[Work order]:
Give each entry back by retyping it exactly as written.

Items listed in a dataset
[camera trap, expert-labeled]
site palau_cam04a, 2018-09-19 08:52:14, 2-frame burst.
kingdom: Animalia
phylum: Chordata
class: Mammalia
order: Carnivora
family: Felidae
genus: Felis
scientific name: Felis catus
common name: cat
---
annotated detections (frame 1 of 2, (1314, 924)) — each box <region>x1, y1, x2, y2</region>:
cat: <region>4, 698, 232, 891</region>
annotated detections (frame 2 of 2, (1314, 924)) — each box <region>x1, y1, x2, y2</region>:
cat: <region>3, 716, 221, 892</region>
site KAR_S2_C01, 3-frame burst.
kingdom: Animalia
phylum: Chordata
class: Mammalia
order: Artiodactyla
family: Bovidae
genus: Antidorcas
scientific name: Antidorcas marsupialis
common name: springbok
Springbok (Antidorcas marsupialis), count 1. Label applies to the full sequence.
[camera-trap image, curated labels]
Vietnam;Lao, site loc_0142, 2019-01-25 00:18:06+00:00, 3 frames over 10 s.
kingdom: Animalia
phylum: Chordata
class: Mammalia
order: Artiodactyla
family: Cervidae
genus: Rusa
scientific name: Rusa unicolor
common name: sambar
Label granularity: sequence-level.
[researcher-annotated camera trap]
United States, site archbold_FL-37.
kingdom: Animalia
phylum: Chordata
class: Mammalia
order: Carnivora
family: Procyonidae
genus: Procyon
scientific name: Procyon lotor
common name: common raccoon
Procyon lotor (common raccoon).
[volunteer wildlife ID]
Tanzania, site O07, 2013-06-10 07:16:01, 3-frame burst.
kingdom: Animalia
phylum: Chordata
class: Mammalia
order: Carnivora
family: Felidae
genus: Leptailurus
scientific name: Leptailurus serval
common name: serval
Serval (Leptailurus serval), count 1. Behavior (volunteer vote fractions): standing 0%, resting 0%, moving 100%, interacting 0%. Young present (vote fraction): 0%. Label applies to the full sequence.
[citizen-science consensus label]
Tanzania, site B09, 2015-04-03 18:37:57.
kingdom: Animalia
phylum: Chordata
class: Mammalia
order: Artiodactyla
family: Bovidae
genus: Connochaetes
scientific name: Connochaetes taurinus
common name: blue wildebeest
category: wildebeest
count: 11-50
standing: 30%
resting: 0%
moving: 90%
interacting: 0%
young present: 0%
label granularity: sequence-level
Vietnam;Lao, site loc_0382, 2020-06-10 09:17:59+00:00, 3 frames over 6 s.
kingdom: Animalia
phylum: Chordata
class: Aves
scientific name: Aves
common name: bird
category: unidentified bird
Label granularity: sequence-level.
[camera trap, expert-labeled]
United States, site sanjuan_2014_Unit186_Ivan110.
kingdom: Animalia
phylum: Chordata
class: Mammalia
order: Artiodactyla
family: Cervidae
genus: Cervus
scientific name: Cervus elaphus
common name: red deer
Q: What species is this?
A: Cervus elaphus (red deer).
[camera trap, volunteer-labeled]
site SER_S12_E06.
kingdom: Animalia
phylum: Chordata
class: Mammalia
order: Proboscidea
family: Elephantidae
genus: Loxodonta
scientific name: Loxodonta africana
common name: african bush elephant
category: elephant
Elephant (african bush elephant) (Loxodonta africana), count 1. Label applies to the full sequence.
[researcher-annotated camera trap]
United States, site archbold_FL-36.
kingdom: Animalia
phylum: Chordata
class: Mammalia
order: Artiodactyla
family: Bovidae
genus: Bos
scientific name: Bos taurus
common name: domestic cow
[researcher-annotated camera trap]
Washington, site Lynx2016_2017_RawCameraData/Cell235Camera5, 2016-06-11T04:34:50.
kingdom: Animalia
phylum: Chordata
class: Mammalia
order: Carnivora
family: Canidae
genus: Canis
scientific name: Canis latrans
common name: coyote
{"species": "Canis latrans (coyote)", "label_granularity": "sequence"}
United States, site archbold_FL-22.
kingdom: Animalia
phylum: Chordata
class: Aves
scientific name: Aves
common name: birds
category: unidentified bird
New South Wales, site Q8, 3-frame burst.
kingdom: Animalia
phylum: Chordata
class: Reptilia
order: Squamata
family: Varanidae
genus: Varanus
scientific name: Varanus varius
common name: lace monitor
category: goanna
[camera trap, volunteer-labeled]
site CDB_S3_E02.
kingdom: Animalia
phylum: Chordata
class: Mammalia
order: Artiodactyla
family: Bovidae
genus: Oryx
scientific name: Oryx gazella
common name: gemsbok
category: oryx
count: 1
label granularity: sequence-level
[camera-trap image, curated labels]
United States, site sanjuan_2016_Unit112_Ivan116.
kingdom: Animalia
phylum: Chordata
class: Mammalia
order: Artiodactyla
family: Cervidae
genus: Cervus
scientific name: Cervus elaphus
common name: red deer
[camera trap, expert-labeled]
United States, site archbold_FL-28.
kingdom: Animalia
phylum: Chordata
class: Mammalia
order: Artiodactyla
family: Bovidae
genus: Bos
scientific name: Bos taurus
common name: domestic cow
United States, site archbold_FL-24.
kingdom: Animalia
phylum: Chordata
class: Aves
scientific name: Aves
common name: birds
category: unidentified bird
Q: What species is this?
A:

[Written answer]:
[camera trap, expert-labeled]
site palau_cam04a, 2018-09-19 08:52:14, 2-frame burst.
kingdom: Animalia
phylum: Chordata
class: Mammalia
order: Carnivora
family: Felidae
genus: Felis
scientific name: Felis catus
common name: cat
---
annotated detections (frame 1 of 2, (1314, 924)) — each box <region>x1, y1, x2, y2</region>:
cat: <region>4, 698, 232, 891</region>
annotated detections (frame 2 of 2, (1314, 924)) — each box <region>x1, y1, x2, y2</region>:
cat: <region>3, 716, 221, 892</region>
site KAR_S2_C01, 3-frame burst.
kingdom: Animalia
phylum: Chordata
class: Mammalia
order: Artiodactyla
family: Bovidae
genus: Antidorcas
scientific name: Antidorcas marsupialis
common name: springbok
Springbok (Antidorcas marsupialis), count 1. Label applies to the full sequence.
[camera-trap image, curated labels]
Vietnam;Lao, site loc_0142, 2019-01-25 00:18:06+00:00, 3 frames over 10 s.
kingdom: Animalia
phylum: Chordata
class: Mammalia
order: Artiodactyla
family: Cervidae
genus: Rusa
scientific name: Rusa unicolor
common name: sambar
Label granularity: sequence-level.
[researcher-annotated camera trap]
United States, site archbold_FL-37.
kingdom: Animalia
phylum: Chordata
class: Mammalia
order: Carnivora
family: Procyonidae
genus: Procyon
scientific name: Procyon lotor
common name: common raccoon
Procyon lotor (common raccoon).
[volunteer wildlife ID]
Tanzania, site O07, 2013-06-10 07:16:01, 3-frame burst.
kingdom: Animalia
phylum: Chordata
class: Mammalia
order: Carnivora
family: Felidae
genus: Leptailurus
scientific name: Leptailurus serval
common name: serval
Serval (Leptailurus serval), count 1. Behavior (volunteer vote fractions): standing 0%, resting 0%, moving 100%, interacting 0%. Young present (vote fraction): 0%. Label applies to the full sequence.
[citizen-science consensus label]
Tanzania, site B09, 2015-04-03 18:37:57.
kingdom: Animalia
phylum: Chordata
class: Mammalia
order: Artiodactyla
family: Bovidae
genus: Connochaetes
scientific name: Connochaetes taurinus
common name: blue wildebeest
category: wildebeest
count: 11-50
standing: 30%
resting: 0%
moving: 90%
interacting: 0%
young present: 0%
label granularity: sequence-level
Vietnam;Lao, site loc_0382, 2020-06-10 09:17:59+00:00, 3 frames over 6 s.
kingdom: Animalia
phylum: Chordata
class: Aves
scientific name: Aves
common name: bird
category: unidentified bird
Label granularity: sequence-level.
[camera trap, expert-labeled]
United States, site sanjuan_2014_Unit186_Ivan110.
kingdom: Animalia
phylum: Chordata
class: Mammalia
order: Artiodactyla
family: Cervidae
genus: Cervus
scientific name: Cervus elaphus
common name: red deer
Q: What species is this?
A: Cervus elaphus (red deer).
[camera trap, volunteer-labeled]
site SER_S12_E06.
kingdom: Animalia
phylum: Chordata
class: Mammalia
order: Proboscidea
family: Elephantidae
genus: Loxodonta
scientific name: Loxodonta africana
common name: african bush elephant
category: elephant
Elephant (african bush elephant) (Loxodonta africana), count 1. Label applies to the full sequence.
[researcher-annotated camera trap]
United States, site archbold_FL-36.
kingdom: Animalia
phylum: Chordata
class: Mammalia
order: Artiodactyla
family: Bovidae
genus: Bos
scientific name: Bos taurus
common name: domestic cow
[researcher-annotated camera trap]
Washington, site Lynx2016_2017_RawCameraData/Cell235Camera5, 2016-06-11T04:34:50.
kingdom: Animalia
phylum: Chordata
class: Mammalia
order: Carnivora
family: Canidae
genus: Canis
scientific name: Canis latrans
common name: coyote
{"species": "Canis latrans (coyote)", "label_granularity": "sequence"}
United States, site archbold_FL-22.
kingdom: Animalia
phylum: Chordata
class: Aves
scientific name: Aves
common name: birds
category: unidentified bird
New South Wales, site Q8, 3-frame burst.
kingdom: Animalia
phylum: Chordata
class: Reptilia
order: Squamata
family: Varanidae
genus: Varanus
scientific name: Varanus varius
common name: lace monitor
category: goanna
[camera trap, volunteer-labeled]
site CDB_S3_E02.
kingdom: Animalia
phylum: Chordata
class: Mammalia
order: Artiodactyla
family: Bovidae
genus: Oryx
scientific name: Oryx gazella
common name: gemsbok
category: oryx
count: 1
label granularity: sequence-level
[camera-trap image, curated labels]
United States, site sanjuan_2016_Unit112_Ivan116.
kingdom: Animalia
phylum: Chordata
class: Mammalia
order: Artiodactyla
family: Cervidae
genus: Cervus
scientific name: Cervus elaphus
common name: red deer
[camera trap, expert-labeled]
United States, site archbold_FL-28.
kingdom: Animalia
phylum: Chordata
class: Mammalia
order: Artiodactyla
family: Bovidae
genus: Bos
scientific name: Bos taurus
common name: domestic cow
United States, site archbold_FL-24.
kingdom: Animalia
phylum: Chordata
class: Aves
scientific name: Aves
common name: birds
category: unidentified bird
Q: What species is this?
A:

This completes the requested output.